Wednesday, 29 April 2009

Dietary Guidelines Advisory Committee meeting

Briefly live-blogging a portion of the webcast of the third meeting of the 2010 Dietary Guidelines Advisory Committee (agenda .pdf).

Presentation by Adam Drewnowski, University of Washington: "There are people who cannot afford many of the foods that are being recommended." Still, for the most part, he doesn't overstate the case that economics drives nutrition problems, noting that there are healthy affordable foods (once one gets above the most desperate minimal budget levels). Committee member Lawrence Appel asks a skeptical question about whether people would really eat much differently if healthy food were free. Drewnowski: "Energy dense foods do taste good. I admit that. Yes, they do."

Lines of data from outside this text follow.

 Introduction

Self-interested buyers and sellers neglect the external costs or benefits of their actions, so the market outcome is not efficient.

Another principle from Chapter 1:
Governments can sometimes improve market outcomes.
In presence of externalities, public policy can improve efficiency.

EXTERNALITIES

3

Presentation by Frank Sacks, Harvard School of Public Health. Says blood pressure benefits are accentuated at particularly low sodium levels. This contrasts with the Salt Institute's input to the committee, arguing that only a fraction of people benefit from salt reduction, and that low-salt diets may have harmful side effects. Reacting to an argument that young and middle-aged people needn't limit salt, because their blood pressure is less responsive to sodium intake, Sacks notes dryly: hopefully, if they survive, the 45 year olds will live to become older.

Sacks also summarizes a growing body of research suggesting that patterns of weight loss and regain over time are similar across weight-loss diet strategies (Ornish, Atkins, Weight Watchers, etc.). Although the Dietary Guidelines have traditionally reflected a reductionist approach, emphasizing nutrient recommendations, Sacks doesn't shy away from the implications of his summary. In response to a question about whether the old Dietary Guidelines recommended range for fat calories is still correct, Sacks takes a line that one might equally have heard from Michael Pollan: perhaps we don't even need a recommended macronutrient range for fat. "Recommendations should be based on food."

Presentation by Patricia Crawford, University of California. In the same vein: "People want food-based specifics for the translation of nutrient guidelines."